▸ **Requirement**:
The records below are to be returned word for word, with pictures left out.

▸ **Information supplied**:

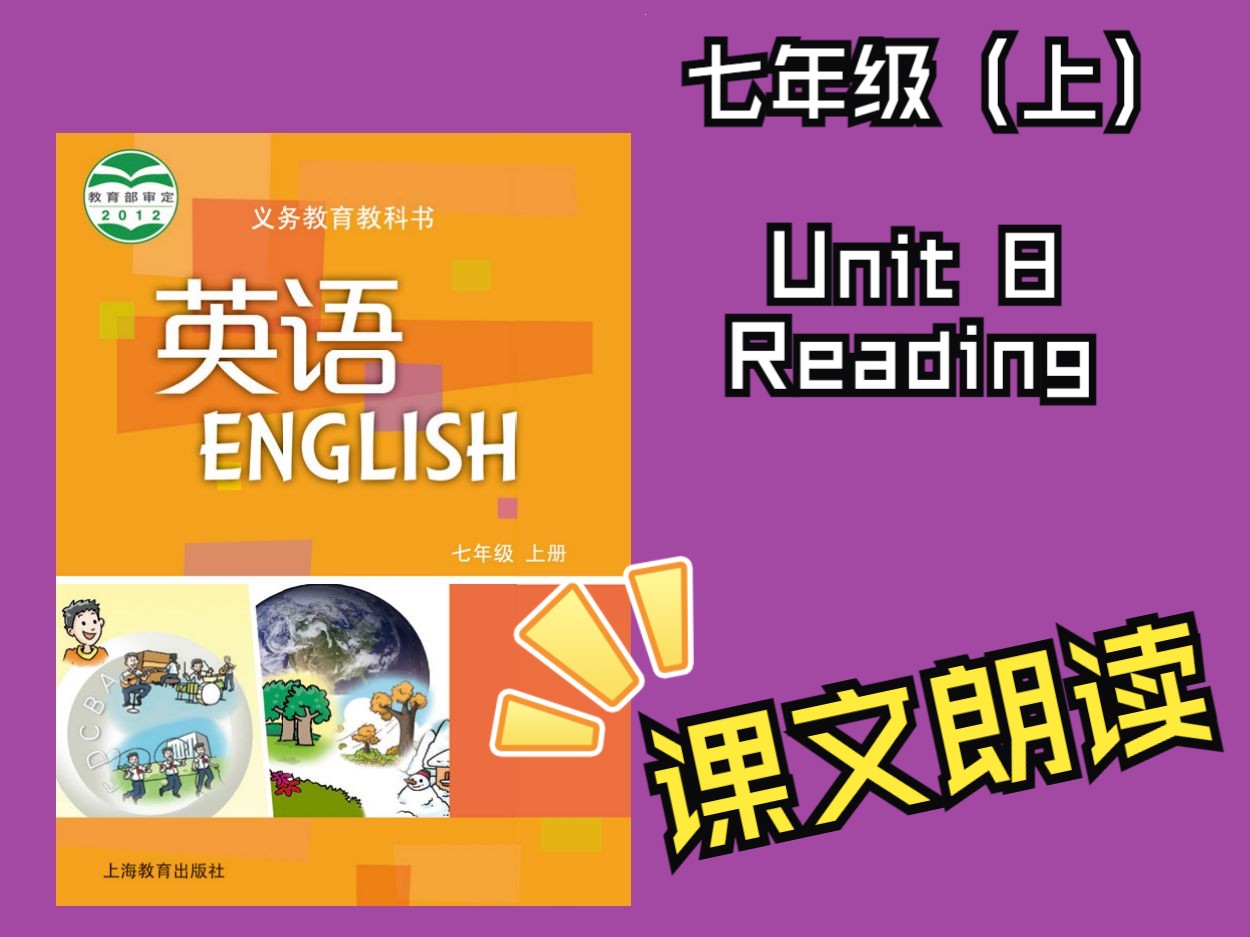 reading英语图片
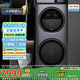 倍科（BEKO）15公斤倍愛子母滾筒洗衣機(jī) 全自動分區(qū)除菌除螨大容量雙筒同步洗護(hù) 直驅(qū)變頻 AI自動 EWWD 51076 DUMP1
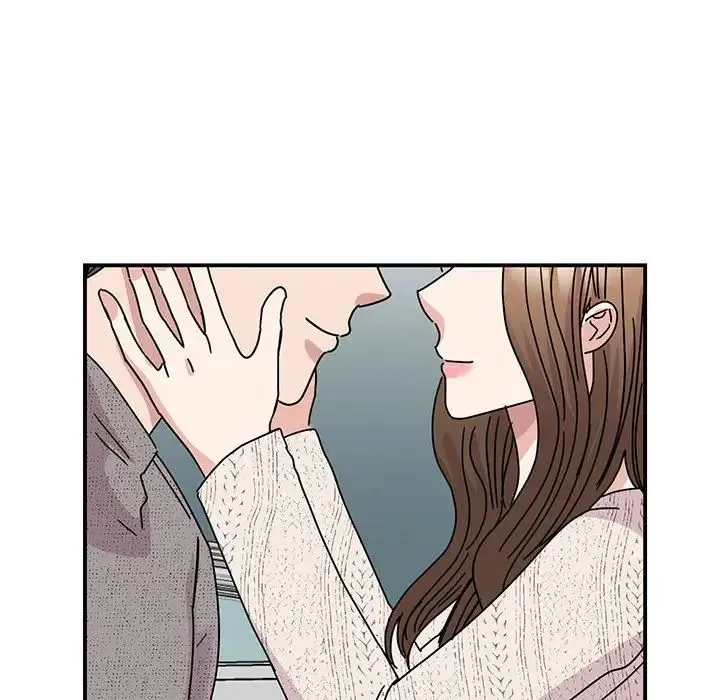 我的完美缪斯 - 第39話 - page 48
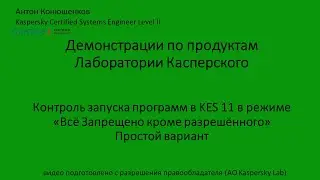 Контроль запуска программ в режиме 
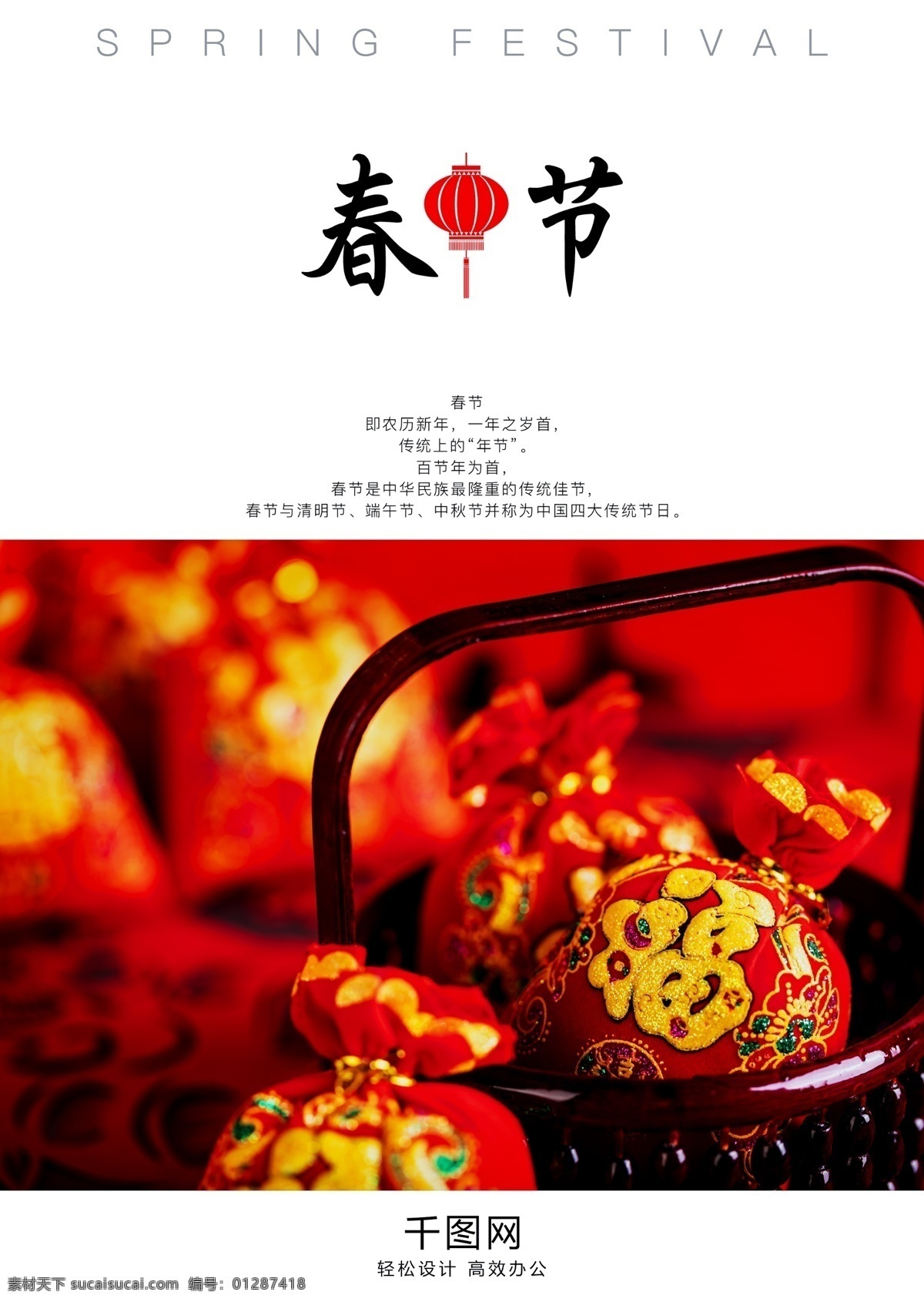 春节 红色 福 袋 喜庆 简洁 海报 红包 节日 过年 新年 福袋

▸ **Response to the exercise**:
 reading英语图片
 倍科（BEKO）15公斤倍愛子母滾筒洗衣機(jī) 全自動分區(qū)除菌除螨大容量雙筒同步洗護(hù) 直驅(qū)變頻 AI自動 EWWD 51076 DUMP1
 我的完美缪斯 - 第39話 - page 48
 Контроль запуска программ в режиме 
 春节 红色 福 袋 喜庆 简洁 海报 红包 节日 过年 新年 福袋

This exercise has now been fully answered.